### Data records
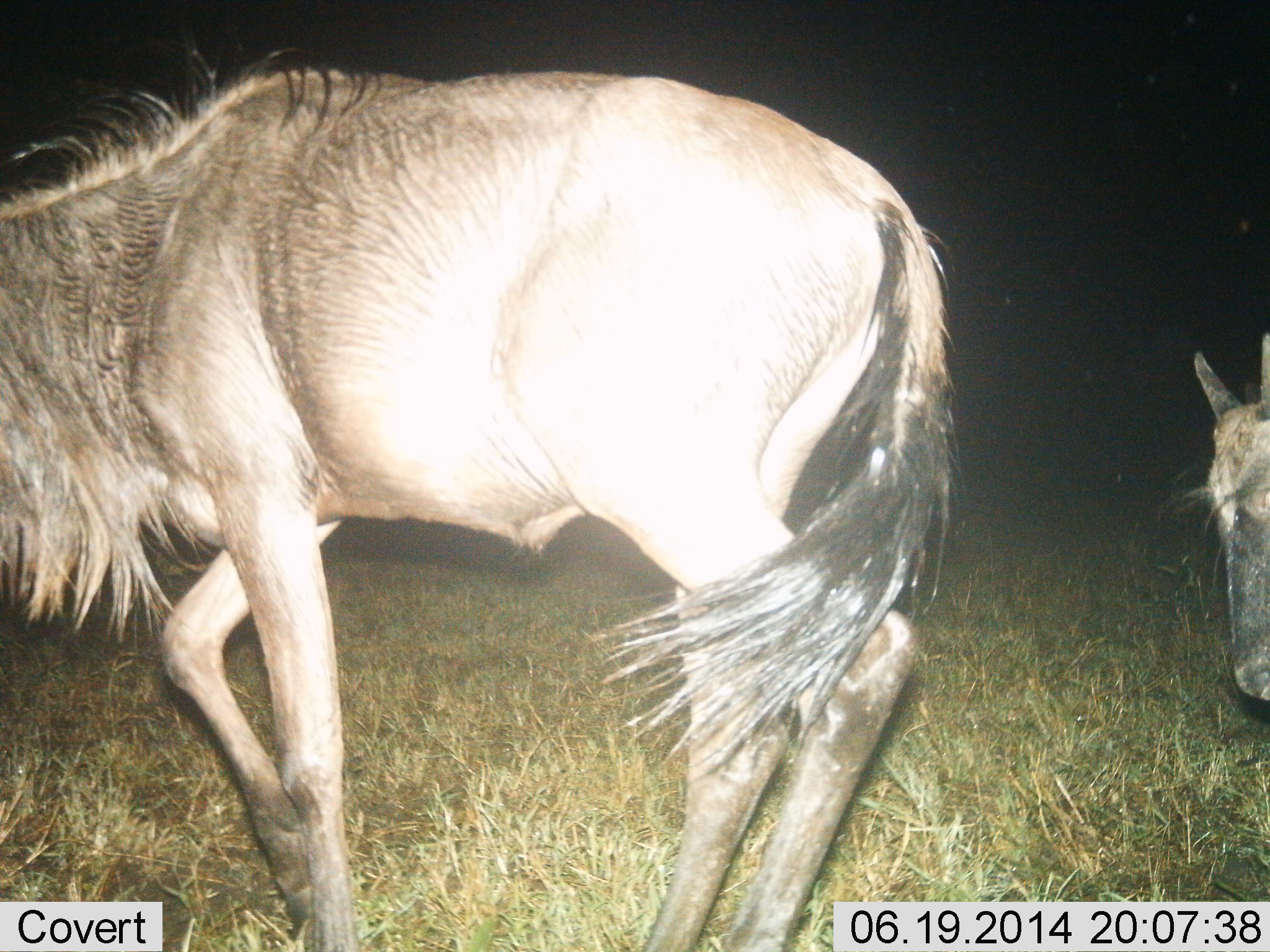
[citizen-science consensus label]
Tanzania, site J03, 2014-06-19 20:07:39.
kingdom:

* * *

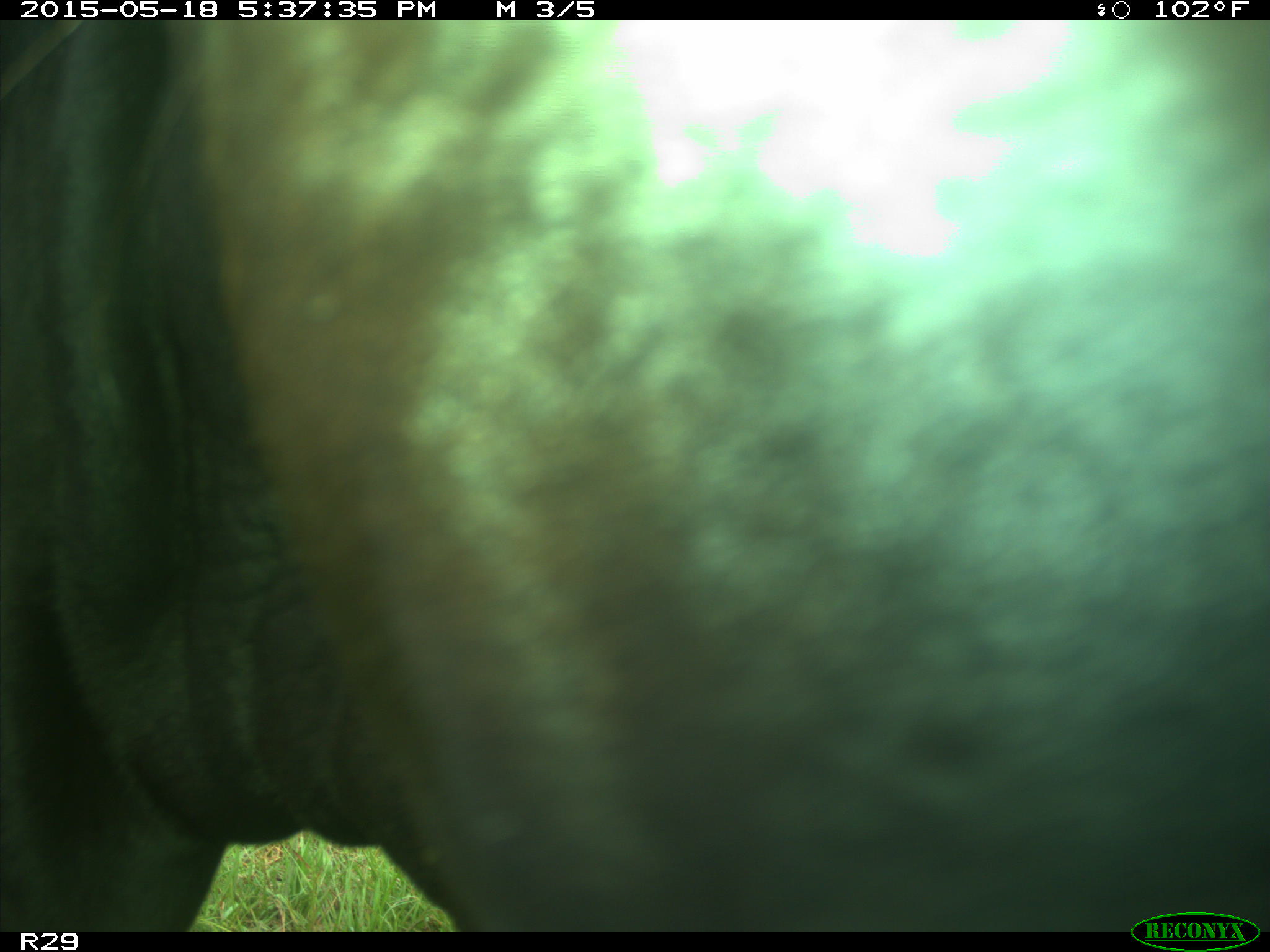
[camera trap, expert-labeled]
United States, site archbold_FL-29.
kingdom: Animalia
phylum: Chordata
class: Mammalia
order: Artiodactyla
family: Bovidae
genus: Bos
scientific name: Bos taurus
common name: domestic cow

### To do
Report each line of the entries where the word "site" occurs.

### Result of the exercise
Tanzania, site J03, 2014-06-19 20:07:39.
United States, site archbold_FL-29.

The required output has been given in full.